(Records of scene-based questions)
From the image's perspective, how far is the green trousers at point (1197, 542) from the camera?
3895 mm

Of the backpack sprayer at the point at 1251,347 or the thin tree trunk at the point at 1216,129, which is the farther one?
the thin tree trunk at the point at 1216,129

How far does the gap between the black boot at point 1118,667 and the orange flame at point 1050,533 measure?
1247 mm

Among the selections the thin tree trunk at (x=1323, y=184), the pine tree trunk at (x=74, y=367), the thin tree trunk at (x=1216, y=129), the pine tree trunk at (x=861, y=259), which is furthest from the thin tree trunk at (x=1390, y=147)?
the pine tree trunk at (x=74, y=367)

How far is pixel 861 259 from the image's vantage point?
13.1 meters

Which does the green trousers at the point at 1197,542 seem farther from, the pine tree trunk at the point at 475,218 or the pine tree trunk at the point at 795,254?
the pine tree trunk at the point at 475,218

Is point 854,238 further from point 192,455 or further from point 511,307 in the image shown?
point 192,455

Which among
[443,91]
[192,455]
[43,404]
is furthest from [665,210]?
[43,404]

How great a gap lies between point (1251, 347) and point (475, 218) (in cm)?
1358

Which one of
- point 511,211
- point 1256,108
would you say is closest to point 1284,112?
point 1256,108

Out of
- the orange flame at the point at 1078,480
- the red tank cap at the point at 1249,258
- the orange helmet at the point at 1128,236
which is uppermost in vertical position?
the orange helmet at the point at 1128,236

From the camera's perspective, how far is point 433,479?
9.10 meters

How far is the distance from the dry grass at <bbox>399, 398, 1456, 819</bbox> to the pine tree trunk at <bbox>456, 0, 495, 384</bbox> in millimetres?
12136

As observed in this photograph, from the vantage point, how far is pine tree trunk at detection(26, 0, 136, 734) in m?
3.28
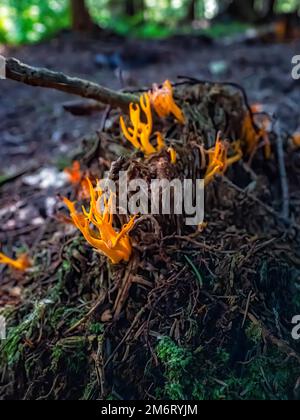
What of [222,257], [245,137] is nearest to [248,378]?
[222,257]

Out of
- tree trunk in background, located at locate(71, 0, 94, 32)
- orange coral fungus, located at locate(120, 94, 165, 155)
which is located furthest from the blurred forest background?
orange coral fungus, located at locate(120, 94, 165, 155)

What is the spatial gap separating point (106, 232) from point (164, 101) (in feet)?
3.14

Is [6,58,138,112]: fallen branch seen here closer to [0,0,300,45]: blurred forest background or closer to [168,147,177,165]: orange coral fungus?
[168,147,177,165]: orange coral fungus

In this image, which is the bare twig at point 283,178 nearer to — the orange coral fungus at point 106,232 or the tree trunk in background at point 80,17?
the orange coral fungus at point 106,232

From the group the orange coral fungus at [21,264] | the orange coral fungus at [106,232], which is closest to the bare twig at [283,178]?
the orange coral fungus at [106,232]

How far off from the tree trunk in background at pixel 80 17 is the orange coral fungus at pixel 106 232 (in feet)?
31.2

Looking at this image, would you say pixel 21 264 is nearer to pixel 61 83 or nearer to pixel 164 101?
pixel 61 83

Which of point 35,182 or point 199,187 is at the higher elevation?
point 35,182

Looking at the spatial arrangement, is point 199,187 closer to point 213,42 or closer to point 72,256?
point 72,256

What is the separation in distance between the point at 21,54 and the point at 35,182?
5.79m

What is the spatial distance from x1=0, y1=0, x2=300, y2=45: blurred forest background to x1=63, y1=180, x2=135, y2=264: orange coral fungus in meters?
9.23

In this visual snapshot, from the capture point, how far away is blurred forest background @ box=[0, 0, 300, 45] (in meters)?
10.4

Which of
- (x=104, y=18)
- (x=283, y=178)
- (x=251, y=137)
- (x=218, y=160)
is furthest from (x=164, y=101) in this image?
(x=104, y=18)

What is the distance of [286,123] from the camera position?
427cm
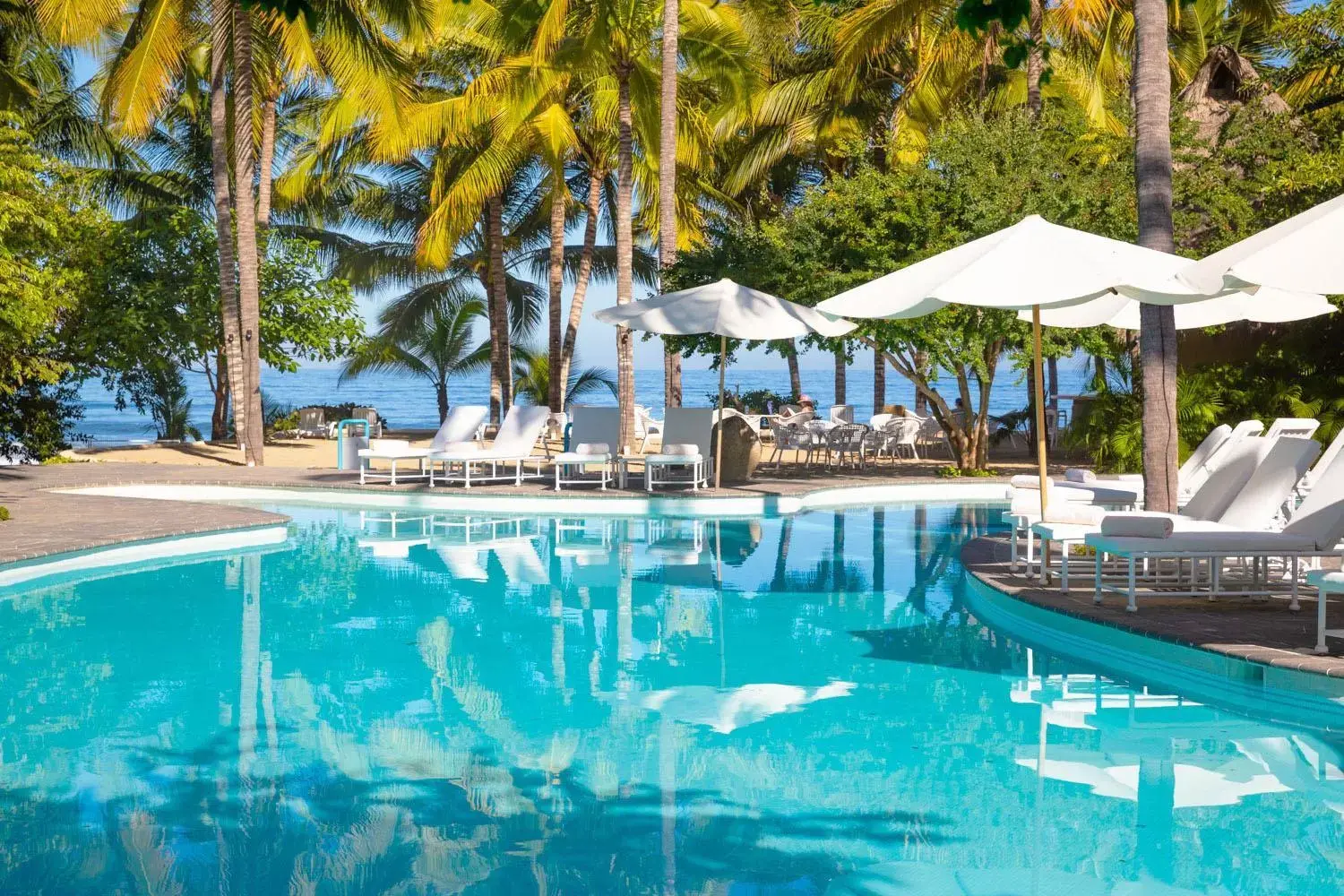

_Your task_
Swap "vantage point" for "viewpoint" everywhere in the records above and repeat them with nothing else altered. Omit the pictures.

_Correct output_
From the image's perspective, how far is the green trousers at point (1197, 542) from the camera?
3895 mm

Of the backpack sprayer at the point at 1251,347 or the thin tree trunk at the point at 1216,129, which is the farther one?
the thin tree trunk at the point at 1216,129

How far does the gap between the black boot at point 1118,667 and the orange flame at point 1050,533 measure?
1247 mm

Among the selections the thin tree trunk at (x=1323, y=184), the pine tree trunk at (x=74, y=367), the thin tree trunk at (x=1216, y=129), the pine tree trunk at (x=861, y=259), which is furthest from the thin tree trunk at (x=1390, y=147)?
the pine tree trunk at (x=74, y=367)

How far is pixel 861 259 from the image's viewpoint?
13.1 meters

Which does the green trousers at the point at 1197,542 seem farther from, the pine tree trunk at the point at 475,218 or the pine tree trunk at the point at 795,254?
the pine tree trunk at the point at 475,218

Is point 854,238 further from point 192,455 or further from point 511,307 in the image shown?
point 192,455

Which among
[443,91]
[192,455]
[43,404]
is furthest from [665,210]?
[43,404]

How great a gap lies between point (1251, 347) and point (475, 218) (in cm)?
1358

Which one of
- point 511,211
- point 1256,108
would you say is closest to point 1284,112?
point 1256,108

Out of
- the orange flame at the point at 1078,480
- the red tank cap at the point at 1249,258
- the orange helmet at the point at 1128,236
which is uppermost in vertical position?
the orange helmet at the point at 1128,236

From the camera's perspective, how far is point 433,479?
9.10 meters

How far is the distance from the dry grass at <bbox>399, 398, 1456, 819</bbox> to the pine tree trunk at <bbox>456, 0, 495, 384</bbox> in millimetres?
12136

As observed in this photograph, from the viewpoint, how far is pine tree trunk at detection(26, 0, 136, 734) in m?
3.28
What of [222,257], [245,137] is nearest to [248,378]?
[222,257]

Out of
- tree trunk in background, located at locate(71, 0, 94, 32)
- orange coral fungus, located at locate(120, 94, 165, 155)
which is located furthest from the blurred forest background?
orange coral fungus, located at locate(120, 94, 165, 155)

What is the spatial gap separating point (106, 232) from point (164, 101) (in feet)?
3.14

Is [6,58,138,112]: fallen branch seen here closer to [0,0,300,45]: blurred forest background or closer to [168,147,177,165]: orange coral fungus?
[168,147,177,165]: orange coral fungus

In this image, which is the bare twig at point 283,178 nearer to — the orange coral fungus at point 106,232 or the tree trunk in background at point 80,17?
the orange coral fungus at point 106,232

From the group the orange coral fungus at [21,264] | the orange coral fungus at [106,232], which is closest to the bare twig at [283,178]?
the orange coral fungus at [106,232]

How far off from the tree trunk in background at pixel 80 17 is the orange coral fungus at pixel 106 232 (in feet)?
31.2

Looking at this image, would you say pixel 21 264 is nearer to pixel 61 83 or nearer to pixel 164 101?
pixel 61 83

Which of point 35,182 or point 199,187 is at the higher elevation?
point 35,182

Looking at the spatial arrangement, is point 199,187 closer to point 213,42 or closer to point 72,256?
point 72,256

What is the separation in distance between the point at 21,54 and the point at 35,182?
5.79m

What is the spatial distance from x1=0, y1=0, x2=300, y2=45: blurred forest background to x1=63, y1=180, x2=135, y2=264: orange coral fungus in meters?
9.23

In this visual snapshot, from the capture point, how far away is blurred forest background @ box=[0, 0, 300, 45] (in meters)?
10.4

Which of
- (x=104, y=18)
- (x=283, y=178)
- (x=251, y=137)
- (x=218, y=160)
is furthest from (x=164, y=101) in this image?
(x=104, y=18)

What is the distance of [286,123] from the camera position?
427cm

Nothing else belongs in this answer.